"Odette Toulemonde, une histoire d'Eric-Emmanuel Schmitt.
"Cher monsieur Balsan,
Je n’écris jamais, car si j’ai de l'orthographe, je n’ai pas de poésie. Or il me faudrait beaucoup de poésie pour vous raconter l’importance que vous avez pour moi. En fait, je vous dois la vie. Sans vous, je me serais tué vingt fois. Voyez comme je rédige mal : une fois aurait suffi !
Je n’ai aimé qu’un homme, mon mari, Antoine. Il est toujours aussi beau, aussi mince, aussi jeune. C’est incroyable de ne pas changer comme ça. Faut dire qu’il est mort depuis dix ans, ça aide. Je n’ai pas voulu le remplacer. C’est ma façon de l’aimer toujours. (...)
Grâce à vos livres, j’ai appris à me respecter. A m’aimer un peu. A devenir l’Odette Toulemonde qu’on connaît aujourd’hui : une femme qui ouvre ses volets avec plaisir chaque matin, et qui les ferme chaque soir aussi avec plaisir.
Vos livres, on aurait dû me les injecter en intra-veineuses après la mort de mon Antoine, ça m’aurait fait gagner du temps.
Quand un jour, le plus tard possible, vous irez au Paradis, Dieu s’approchera de vous et vous dira : "Il y a plein de gens qui veulent vous remercier du bien que vous avez fait sur terre, monsieur Balsan", et parmi ces millions de personne, il y aura Odette Toulemonde. Odette Toulemonde qui, pardonnez-lui, était trop impatiente pour attendre ce moment-là.
Odette
Balsan roula plusieurs kilomètres au hasard, hagard. Ou irait-il ? Peu importait. Désoeuvré, il ouvrit la lettre et soupira en notant que, le mauvais goût du papier ne suffisant pas, sa fan avait joint un coeur rouge en feutrine brodé de plumes à sa missive. Il amorça sa lecture du bout des yeux ; en l’achevant, il pleurait.
Allongé sur le fauteuil rabattu de la voiture, il la relut vingt fois, au point de la savoir par coeur. A chaque récitation, l’âme candide et chaleureuse d’Odette le bouleversait, versant ses derniers mots tel un baume.

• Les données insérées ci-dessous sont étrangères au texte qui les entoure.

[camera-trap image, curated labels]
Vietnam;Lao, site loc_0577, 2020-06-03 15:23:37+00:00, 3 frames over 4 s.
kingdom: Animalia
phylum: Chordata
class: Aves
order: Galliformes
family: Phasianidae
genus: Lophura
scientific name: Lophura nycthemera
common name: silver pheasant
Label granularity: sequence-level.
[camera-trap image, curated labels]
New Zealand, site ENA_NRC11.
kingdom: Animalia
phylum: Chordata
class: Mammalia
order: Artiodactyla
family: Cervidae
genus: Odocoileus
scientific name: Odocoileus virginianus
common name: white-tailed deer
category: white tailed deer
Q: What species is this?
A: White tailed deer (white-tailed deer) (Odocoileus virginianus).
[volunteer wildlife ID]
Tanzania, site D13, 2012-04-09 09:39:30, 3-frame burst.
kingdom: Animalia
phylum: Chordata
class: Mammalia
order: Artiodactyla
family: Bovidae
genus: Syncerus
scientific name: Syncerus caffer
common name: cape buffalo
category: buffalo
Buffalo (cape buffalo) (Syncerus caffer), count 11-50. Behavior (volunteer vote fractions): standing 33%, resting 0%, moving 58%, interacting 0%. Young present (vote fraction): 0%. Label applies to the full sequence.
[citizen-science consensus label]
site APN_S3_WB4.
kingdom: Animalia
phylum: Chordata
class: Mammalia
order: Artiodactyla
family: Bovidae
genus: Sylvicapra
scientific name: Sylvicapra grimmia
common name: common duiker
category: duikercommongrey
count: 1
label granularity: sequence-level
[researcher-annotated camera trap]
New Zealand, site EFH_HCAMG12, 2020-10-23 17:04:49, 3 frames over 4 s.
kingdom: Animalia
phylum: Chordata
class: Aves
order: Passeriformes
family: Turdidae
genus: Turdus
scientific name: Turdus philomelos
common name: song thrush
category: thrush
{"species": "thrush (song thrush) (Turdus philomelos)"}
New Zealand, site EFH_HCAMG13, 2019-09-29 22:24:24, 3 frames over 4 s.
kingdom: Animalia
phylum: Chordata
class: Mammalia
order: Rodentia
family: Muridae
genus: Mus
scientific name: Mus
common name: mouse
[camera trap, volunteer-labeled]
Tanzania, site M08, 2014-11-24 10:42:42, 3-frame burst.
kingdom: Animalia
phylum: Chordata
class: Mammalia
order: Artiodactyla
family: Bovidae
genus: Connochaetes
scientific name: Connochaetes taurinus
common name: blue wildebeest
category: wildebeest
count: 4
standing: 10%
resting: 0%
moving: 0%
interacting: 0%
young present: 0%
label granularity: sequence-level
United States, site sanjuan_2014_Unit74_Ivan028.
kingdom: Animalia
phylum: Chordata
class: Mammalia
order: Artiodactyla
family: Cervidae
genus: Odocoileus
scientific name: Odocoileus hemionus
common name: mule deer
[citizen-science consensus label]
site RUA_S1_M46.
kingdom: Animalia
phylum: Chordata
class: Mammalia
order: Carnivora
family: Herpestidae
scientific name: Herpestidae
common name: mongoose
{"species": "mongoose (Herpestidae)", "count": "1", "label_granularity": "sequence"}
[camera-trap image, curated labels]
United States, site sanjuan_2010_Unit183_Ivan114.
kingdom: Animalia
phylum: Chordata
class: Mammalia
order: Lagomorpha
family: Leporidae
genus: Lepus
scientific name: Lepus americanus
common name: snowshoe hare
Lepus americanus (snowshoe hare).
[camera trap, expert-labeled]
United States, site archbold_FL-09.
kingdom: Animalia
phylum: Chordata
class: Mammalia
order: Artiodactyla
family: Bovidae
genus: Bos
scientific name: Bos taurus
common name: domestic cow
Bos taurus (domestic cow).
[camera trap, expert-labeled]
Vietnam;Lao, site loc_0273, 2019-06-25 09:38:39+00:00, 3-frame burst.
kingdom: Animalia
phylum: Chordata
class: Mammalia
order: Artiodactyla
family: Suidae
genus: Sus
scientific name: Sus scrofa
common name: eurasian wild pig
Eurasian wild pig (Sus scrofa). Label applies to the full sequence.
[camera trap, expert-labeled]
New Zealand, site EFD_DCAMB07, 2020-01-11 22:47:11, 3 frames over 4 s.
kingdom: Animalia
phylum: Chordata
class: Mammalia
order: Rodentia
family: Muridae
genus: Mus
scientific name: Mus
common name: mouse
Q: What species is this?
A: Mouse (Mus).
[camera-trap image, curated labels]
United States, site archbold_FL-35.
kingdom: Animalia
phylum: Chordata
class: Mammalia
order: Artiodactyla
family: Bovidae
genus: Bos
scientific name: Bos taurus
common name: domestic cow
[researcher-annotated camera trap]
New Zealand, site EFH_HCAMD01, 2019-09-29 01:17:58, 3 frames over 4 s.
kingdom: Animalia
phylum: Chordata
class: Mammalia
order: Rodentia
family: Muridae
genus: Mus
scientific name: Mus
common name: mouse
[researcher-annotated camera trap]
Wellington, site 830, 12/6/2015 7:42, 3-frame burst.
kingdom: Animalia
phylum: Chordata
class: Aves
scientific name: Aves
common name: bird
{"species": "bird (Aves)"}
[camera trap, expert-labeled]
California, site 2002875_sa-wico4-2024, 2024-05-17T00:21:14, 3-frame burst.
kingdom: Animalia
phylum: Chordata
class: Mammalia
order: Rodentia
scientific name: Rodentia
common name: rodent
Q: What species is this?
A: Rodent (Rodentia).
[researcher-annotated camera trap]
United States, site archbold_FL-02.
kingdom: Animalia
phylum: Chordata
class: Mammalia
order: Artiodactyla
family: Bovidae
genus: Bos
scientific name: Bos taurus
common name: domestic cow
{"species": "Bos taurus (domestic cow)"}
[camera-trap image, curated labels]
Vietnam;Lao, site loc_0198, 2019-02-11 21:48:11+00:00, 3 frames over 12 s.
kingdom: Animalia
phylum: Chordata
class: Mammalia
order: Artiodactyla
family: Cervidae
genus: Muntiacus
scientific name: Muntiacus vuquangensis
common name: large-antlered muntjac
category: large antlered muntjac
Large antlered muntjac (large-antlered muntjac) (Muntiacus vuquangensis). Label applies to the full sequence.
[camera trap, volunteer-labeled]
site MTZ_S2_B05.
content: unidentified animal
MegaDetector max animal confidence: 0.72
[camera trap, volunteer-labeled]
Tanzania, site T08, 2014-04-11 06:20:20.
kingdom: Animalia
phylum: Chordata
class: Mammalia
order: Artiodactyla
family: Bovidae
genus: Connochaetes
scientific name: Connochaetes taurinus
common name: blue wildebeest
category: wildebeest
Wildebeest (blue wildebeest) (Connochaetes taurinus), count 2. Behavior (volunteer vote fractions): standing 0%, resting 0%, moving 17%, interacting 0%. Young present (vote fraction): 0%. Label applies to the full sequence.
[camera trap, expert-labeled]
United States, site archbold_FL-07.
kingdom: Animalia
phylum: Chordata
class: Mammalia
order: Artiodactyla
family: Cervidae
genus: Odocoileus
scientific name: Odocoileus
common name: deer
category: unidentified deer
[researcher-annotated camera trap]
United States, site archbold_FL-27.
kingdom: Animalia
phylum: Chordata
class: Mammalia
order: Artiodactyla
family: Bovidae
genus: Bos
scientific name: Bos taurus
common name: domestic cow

Quand il eut le sentiment d’avoir usé leur effet réconfortant, il alluma le moteur et décida de rejoindre l’auteur de ces pages.
Ce soir-là, Odette Toulemonde préparait une île flottante, le dessert favori de sa fille. Elle montait le blanc des oeufs en chantonnant lorsqu’on sonna à la porte d’entrée. Elle alla ouvrir.
Elle demeura bouche bée devant Balthazar Balsan, épuisé, mal rasé, un sac de voyage à la main, qui la dévisageait avec fébrilité en brandissant une enveloppe.
- C’est vous qui m’avez écrit cette lettre ?
Confuse, Odette crut qu’il allait la gronder.
- Oui... mais...
- Ouf, je vous ai retrouvée.
Odette demeura interdite pendant qu’il soupirait de soulagement.
- Je n’ai qu’une seule question à vous poser, reprit-il, est-ce que vous m’aimez ?
- Oui.
Elle n’avait pas hésité.
Ce fut ainsi que Balthazar Balsan, sans que personne ne s’en doutât à Paris, s’installa à Charleroi, chez Odette Toulemonde, vendeuse le jour et plumassière la nuit.
- Plumassière ? demanda-t-il un soir.
- Je couds les plumes sur les costumes des danseuses des revues pour compléter ce que je gagne au magasin.
Balthazar découvrait une vie aux antipodes de la sienne : sans gloire, sans argent, et pourtant heureuse.
Odette avait reçu un don : la joie. Au plus profond d’elle, il devait y avoir un jazz-band jouant en boucle des airs entraînants et des mélodies trépidantes.